## EXERCISES TO COMPLETE
**a.** In the free-speech remarks, what title did Henry Louis Gates give the essay he published in The New Republic?
**b.** List every university that, according to the free-speech remarks, implemented speech codes targeted at racist and sexist speech.

## TEXT EXTRACT
========

Last week at Connecticut College, I conversed with Jelani Cobb of The New Yorker about free speech and the student protests roiling college campuses. The event grew out of a back–and–forth in the pages of our respective publications. When available, I plan to post full audio of the event. It began with 20-minute opening statements. I lost the coin toss and went first. These are the remarks that I delivered at the top.
More than 20 years ago, Henry Louis Gates, the renowned historian and director of Harvard’s Hutchins Center for African and African American Research, published an essay titled “Let Them Talk” in The New Republic. “The struggle with racism has traditionally been waged through language, not against it,” he observed. “The tumult of the civil-rights era was sponsored by an expansive vision of the First Amendment … And this concrete history and context make it perplexing that a new generation of activists––avowedly sensitive to history and context––should choose the First Amendment as a battlefield.” He was writing after the University of Michigan, the University of Wisconsin, and Stanford University implemented speech codes targeted at racist and sexist speech. These were well-intentioned efforts. They responded to the increasing diversity on campuses, where a number of students spewed racist and sexist speech that most everyone in this room would condemn.
But those speech codes were huge policy failures. There is no evidence that hate speech or bigotry decreased on any campus that adopted them. At the University of Michigan, the speech code was analyzed by Marcia Pally, a professor of multicultural studies, who found that “black students were accused of racist speech in almost 20 cases. Students were punished only twice under the code’s anti-racist provisions, both times for speech by or on behalf of blacks.” Under a contemporaneous speech code in Canada, a bell hooks book was confiscated as hate literature.
Every speech code adopted in higher education during that era that was challenged on First Amendment grounds was ruled unconstitutional. Courts found them overbroad, unduly vague, content and viewpoint biased, and unnecessary to the ends they were meant to achieve. And, as the critical race theorists who championed the speech codes acknowledged in their own manifesto, “This debate has deeply divided the liberal civil-rights and civil-liberties community.”
Due to these shortcomings, Professor Gates predicted that pushes for speech restrictions would fade and activists would focus on more effective means of fighting racism, sexism, and other bigotry. It seemed as if he was right circa 2002, when I graduated from college. Afterward, I got my first job as a beat reporter at the Inland Valley Daily Bulletin in Ontario, California, where I saw undocumented immigrants use the First Amendment to their advantage. Later I worked with Andrew Sullivan, observing and then participating in the push for gay equality, a striking example of persuasive speech advancing civil rights for a marginalized group.

========

## SUPPLIED RECORDS
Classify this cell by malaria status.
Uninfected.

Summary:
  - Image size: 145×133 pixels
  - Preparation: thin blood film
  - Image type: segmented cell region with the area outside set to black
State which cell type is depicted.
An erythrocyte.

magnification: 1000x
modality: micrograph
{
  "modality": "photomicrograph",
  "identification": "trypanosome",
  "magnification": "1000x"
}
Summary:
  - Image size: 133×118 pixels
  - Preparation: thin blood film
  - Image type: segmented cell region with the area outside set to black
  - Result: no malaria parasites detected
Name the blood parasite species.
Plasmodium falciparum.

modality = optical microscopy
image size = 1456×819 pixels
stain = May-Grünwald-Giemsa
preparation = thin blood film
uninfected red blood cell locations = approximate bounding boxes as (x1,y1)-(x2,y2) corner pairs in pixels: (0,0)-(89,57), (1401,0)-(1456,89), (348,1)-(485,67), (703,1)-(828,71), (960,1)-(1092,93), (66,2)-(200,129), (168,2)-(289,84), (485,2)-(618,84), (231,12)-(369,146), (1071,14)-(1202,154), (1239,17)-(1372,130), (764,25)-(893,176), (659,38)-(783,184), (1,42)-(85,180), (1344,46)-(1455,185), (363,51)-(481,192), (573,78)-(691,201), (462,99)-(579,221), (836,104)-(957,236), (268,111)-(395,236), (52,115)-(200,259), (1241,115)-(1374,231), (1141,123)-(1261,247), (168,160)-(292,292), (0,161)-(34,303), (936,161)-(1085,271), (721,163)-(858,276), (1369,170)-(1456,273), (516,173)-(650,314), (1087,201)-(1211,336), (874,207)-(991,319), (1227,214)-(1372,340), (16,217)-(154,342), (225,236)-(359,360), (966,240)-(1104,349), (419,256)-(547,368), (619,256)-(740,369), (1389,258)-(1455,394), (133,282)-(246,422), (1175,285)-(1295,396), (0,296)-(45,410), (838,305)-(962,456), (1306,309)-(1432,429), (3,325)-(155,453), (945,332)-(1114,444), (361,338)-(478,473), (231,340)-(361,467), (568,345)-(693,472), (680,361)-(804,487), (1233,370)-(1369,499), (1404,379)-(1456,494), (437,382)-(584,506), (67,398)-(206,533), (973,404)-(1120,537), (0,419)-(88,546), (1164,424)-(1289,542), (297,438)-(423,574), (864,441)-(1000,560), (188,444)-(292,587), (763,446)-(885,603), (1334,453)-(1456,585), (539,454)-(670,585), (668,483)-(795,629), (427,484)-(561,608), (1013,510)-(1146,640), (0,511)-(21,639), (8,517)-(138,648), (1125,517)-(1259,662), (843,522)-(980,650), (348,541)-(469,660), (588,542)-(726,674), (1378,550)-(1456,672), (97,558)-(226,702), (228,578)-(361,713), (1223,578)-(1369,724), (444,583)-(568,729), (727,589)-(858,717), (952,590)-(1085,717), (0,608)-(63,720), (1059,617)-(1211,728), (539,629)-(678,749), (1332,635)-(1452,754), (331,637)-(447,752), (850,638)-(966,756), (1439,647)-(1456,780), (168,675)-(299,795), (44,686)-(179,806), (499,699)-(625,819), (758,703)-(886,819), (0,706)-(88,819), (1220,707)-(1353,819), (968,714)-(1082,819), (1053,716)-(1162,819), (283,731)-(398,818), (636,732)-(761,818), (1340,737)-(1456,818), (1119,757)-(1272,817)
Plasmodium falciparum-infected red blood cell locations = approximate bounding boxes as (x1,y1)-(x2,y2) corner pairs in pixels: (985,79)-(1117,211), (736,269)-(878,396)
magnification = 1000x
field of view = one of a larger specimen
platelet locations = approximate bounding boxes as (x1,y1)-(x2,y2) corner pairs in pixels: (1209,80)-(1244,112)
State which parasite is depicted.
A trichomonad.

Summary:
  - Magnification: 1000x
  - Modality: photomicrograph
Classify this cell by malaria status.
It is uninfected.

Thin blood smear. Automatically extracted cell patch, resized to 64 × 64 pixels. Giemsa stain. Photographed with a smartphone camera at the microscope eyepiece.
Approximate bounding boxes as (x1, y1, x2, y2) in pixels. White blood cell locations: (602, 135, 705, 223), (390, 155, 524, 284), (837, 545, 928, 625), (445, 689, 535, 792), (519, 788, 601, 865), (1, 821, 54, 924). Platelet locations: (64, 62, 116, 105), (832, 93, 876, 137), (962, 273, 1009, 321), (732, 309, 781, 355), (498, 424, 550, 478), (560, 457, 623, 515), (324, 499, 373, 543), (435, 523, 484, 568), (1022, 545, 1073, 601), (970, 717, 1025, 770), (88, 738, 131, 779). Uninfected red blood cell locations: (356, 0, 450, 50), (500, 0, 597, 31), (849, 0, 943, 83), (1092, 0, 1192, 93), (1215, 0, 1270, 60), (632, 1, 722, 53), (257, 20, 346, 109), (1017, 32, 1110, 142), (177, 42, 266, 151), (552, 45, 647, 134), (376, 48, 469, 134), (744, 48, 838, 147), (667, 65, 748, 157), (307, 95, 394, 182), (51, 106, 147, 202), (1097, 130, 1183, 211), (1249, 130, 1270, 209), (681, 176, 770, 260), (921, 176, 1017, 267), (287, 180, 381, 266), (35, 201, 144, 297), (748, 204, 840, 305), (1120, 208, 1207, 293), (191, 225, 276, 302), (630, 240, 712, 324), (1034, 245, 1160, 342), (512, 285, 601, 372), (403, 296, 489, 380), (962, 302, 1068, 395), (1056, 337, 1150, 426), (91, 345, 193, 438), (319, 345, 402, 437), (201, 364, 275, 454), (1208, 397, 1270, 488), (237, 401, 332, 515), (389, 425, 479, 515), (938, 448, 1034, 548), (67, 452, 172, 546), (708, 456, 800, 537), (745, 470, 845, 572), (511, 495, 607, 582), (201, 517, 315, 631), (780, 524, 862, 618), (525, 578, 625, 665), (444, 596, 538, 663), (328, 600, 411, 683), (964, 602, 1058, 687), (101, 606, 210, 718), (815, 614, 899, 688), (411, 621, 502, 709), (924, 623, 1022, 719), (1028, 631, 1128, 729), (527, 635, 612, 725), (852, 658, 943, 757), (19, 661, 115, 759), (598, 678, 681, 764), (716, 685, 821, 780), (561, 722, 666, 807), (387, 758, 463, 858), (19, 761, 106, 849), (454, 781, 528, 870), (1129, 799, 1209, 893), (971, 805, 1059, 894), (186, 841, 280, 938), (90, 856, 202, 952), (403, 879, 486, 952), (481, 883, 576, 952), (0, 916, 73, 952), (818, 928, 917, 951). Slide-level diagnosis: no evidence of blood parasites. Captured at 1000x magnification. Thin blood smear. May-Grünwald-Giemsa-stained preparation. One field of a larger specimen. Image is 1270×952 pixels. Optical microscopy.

========

## COMPLETED EXERCISE
**a.** "Let Them Talk"

**b.** University of Michigan, University of Wisconsin, Stanford University